“Pride goes before destruction, a haughty spirit before a fall.” – Proverbs 16:18
This may be the first time I have quoted a Bible verse in a story. But when writing about a show called Preacher, it’s bound to come up eventually.
Jesse Custer was feeling a lot of pride in the season’s fifth episode “The South Shall Rise Again.” He’s got the hang of his power and thanks to the conversion of Odin Quincannon the previous Sunday, the good people are hanging on his every powerful word. Jesse was loving every single minute of it.
His demeanor in this episode is such a sharp contrast to the faithless, lost soul who dulled his inner pain with booze and was mere moments from walking away from his congregation. Although Jesse believes his power comes from God, its application is totally man made.
Jesse isn’t trying to rebuild the church to bring light to the people of Annville, he’s doing it to prove to himself and his dead father that he’s worthy of the promise he made all those years ago.
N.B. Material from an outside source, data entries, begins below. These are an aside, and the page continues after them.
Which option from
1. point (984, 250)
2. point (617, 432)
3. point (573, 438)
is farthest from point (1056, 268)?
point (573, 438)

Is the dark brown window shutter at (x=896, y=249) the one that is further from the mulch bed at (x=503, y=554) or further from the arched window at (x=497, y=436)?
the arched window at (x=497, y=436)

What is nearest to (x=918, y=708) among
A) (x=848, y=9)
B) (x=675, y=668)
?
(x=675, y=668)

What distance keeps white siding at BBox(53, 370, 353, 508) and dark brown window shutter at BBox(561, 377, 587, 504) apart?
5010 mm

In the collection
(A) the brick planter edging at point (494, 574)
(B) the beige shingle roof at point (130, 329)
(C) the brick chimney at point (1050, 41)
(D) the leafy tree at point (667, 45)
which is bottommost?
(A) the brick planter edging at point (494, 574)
He thinks he’s ministering to the people from that booth in the diner. He’s holding court; using his power to nudge people in directions they were headed anyway.
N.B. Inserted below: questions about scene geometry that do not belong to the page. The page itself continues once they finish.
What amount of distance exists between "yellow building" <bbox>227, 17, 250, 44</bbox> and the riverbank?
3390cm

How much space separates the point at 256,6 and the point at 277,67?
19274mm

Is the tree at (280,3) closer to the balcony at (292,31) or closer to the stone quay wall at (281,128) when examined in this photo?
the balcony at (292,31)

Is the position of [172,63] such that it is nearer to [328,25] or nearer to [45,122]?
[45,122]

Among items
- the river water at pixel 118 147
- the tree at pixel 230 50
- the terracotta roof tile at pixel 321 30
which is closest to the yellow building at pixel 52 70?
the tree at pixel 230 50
All the while, situations are starting to bubble over. Tulip has become more than a little chummy with a certain Irish vampire. April doesn’t like the change she sees in Jesse. Donnie is starting to piece it all together. Seemingly dozens of people around town are acting on the influence of Jesse’s power. If Odin’s reaction is any indication, Jesse has created a house of cards and a foul wind is picking up.
The only person around town who is sympathetic is poor Arseface, who is trying to make amends for gravely injuring Annville’s sweetheart. Unfortunately, even his own father wants him out of the picture.
At the end of the episode, the first rocks under Jesse’s feet started to crumble away when the angels inform Jesse that his power is not only not divine, but also extremely dangerous.
This was another talk-heavy episode which may further frustrate people. Thankfully the exchanges – especially the Tulip and Cassidy scenes – has some snap to them. Jesse’s turn from sullen to smug was abrupt, but understandable given the nature of his power. It may have ended up being totally frustrating had it not been for the extended series within a show with the backstory of the Saint of Killers. That provided enough action, suspense and horror to make all that talk after a little easier to swallow.